Le soleil est couché depuis quelques heures maintenant. Une brume sournoise et menaçante s’est glissée dans les rues ; ses longs bras fantomatiques emprisonnent les lueurs des quelques lampadaires ici et là, tentant de les étouffer… Ces sources de lumière ne parviennent pas à se libérer de leur étreinte et les voilà qui luttent de tous leurs rayons, jusqu’à se briser et n’être plus qu’une tâche luminescente, un reste de ce qu’elles ont été.
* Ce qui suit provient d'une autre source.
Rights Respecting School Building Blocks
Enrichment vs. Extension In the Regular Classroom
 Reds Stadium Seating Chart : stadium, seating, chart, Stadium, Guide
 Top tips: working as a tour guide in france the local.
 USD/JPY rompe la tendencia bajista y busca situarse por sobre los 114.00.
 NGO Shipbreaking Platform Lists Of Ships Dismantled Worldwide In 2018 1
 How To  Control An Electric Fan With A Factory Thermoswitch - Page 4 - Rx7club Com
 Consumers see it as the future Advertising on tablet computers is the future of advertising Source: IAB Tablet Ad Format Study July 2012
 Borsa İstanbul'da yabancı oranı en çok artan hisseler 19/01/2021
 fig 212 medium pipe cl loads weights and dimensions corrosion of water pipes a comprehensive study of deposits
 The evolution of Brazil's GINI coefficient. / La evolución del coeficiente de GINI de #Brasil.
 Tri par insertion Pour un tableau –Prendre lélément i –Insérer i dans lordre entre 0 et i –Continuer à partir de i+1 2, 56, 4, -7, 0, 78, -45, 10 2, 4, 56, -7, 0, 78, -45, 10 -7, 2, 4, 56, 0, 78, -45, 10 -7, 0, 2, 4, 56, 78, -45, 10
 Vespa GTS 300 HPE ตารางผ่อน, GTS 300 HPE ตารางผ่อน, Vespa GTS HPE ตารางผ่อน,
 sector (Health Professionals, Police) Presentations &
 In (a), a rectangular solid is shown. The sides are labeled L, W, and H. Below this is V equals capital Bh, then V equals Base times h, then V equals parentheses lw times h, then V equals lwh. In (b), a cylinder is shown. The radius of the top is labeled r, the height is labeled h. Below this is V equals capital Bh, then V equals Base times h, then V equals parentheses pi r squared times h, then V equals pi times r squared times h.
Je leur suis semblable, mais je l’ignore encore alors que mes pas s’accélèrent : je suis un fantôme, un reste de ses souvenirs, un fragment de vie qui tente de s’échapper, de disparaître, de fondre dans la brume comme l’ont fait ses lumières. Pour ne plus sentir sa présence, pour ne plus craindre ses attaques. Naïvement, je suis le cheminement imposé des lampadaires, bien qu’ils m’éloignent de chez moi pour l’instant : feux follets traîtres ou bien guides salvateurs ? On ne cesse de répéter aux femmes de ne pas quitter la lumière. Je déglutis nerveusement : mais l’homme se dit soldat. Sergent en plus de cela. S’il me tombait dessus… Personne n’interviendrait. Personne n’oserait dire quoi que ce soit. On détournerait les yeux et l’on passerait son chemin. Voilà que je reconnais son pas. Plus militaire, plus cadencé. Plus efficace que mes petites jambes qui, dans leur empressement de m’éloigner, me font légèrement trébucher et perdre quelques secondes, quelques mètres précieux. Il est toujours là. Et il se rapproche de moi. Je n’ai rien pour me défendre. Je m’étais pourtant dit de penser à m’acheter une bombe au poivre ! Ou au moins un nettoyant pour vitres ! C’est toujours efficace, je vois bien la douleur que cela m’inflige quand je l’utilise… La détresse vole mon souffle et désordonne mes pensées : les voilà qui fourmillent et grouillent dans ma tête, qu’elles cherchent toutes à se faire entendre. Elles deviennent bientôt aussi oppressantes que l’homme qui n’est plus qu’à quelques mètres de moi. Devrais-je courir ? M’arrêter devant une vitrine ? Non, stupide, elles sont toutes protégées par des tôles pour les fermer et empêcher toutes effractions. Devrais-je subitement faire demi-tour et revenir au bar ? Pourquoi faire, lui sauter dans les bras ?

Et il s’abat sur moi. Comme un aigle sur sa proie. Une ultime crispation saisit mon corps entier et je baisse la tête, redresse légèrement les bras, arque mon dos comme un pitoyable lapin qui se refuserait à se laisser attraper… Mais il ne me tire pas en arrière. Il ne porte pas une main à ma bouche, je ne sens pas le contact acéré d’une lame sur ma peau. Je sens un parfum discret mais malgré tout, assez tenace. Je sens une chaleur qui n’est pas la mienne m’entourer, un poids sur mes épaules, et je redresse les yeux, les clignant bêtement alors que je regarde le manteau qui m’enveloppe. Je devrais être soulagé… Pourtant, je ne désire que l’arracher. A mes yeux, il s’agit d’une attaque directement portée à mon intimité, un contact qu’il m’impose d’avoir comme si sa main s’était directement déposée sur moi. Je me redresse plus franchement et je tourne finalement les yeux vers lui, un regard qui mêle la peur à une certaine forme de résistance, de protestation face à ce qu’il vient de faire. Ce doit être risible à voir. Je flotte dans sa veste, dont l’extrémité traîne dans la neige. Elle sera mouillée. Tant pis pour lui. C’est une revanche futile, mais la satisfaction légère qu’un faible comme moi peut trouver, celle de réussir à impacter désagréablement la vie d’un homme bien plus fort tant physiquement que mentalement. En devenant adulte, on apprend à s’habituer à la frustration… et à se réjouir de petites choses parfois. Comme ce fragment de pouvoir dans ce moment de totale impuissance qui me saisit.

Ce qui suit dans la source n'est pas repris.